I would not get the box. Grief is a very personal thing, and I dont think that everyone would be okay with something like that. I've never lost a child, but I have been close to people who have and I know that sometimes well meaning people sometimes inadvertantly hurting the people they are trying to help. Unless you know her very well and know how she would feel about this, I would not do it.

You can always collect donations to make to a charity in the baby's name, order flowers, or just send a card.

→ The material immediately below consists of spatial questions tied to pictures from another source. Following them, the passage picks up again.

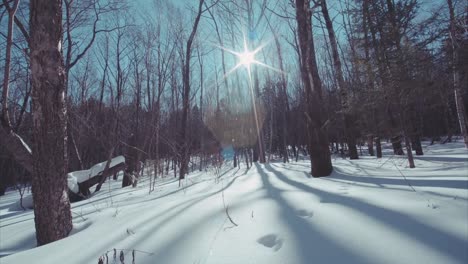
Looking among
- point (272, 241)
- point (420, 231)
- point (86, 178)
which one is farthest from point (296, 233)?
point (86, 178)

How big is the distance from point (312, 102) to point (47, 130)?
13.0ft

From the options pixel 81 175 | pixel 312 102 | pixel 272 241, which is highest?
pixel 312 102

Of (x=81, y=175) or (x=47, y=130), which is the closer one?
(x=47, y=130)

If they are in the process of healing, something like this, a visible reminder, might open the wound more. In addition, getting a certificate for the engraving puts the responsibility on them to actually have it done. I know you don't know the details for the child, but it might be hard for them to do that.

It is a lovely idea, but I think a simple card or donation in the baby's name is more appropriate.


----------



## mcamy (Aug 23, 2004)

When my husband and I found out that I was going to miscarry, we did not want to talk to anyone and did not take any calls for quite a while. I think that everyone is different in the way that they deal with grief, but being someone who just wanted to be left alone, I did not want the flowers and sympathy cards. I felt bad enough without having to be reminded of our loss each day by others.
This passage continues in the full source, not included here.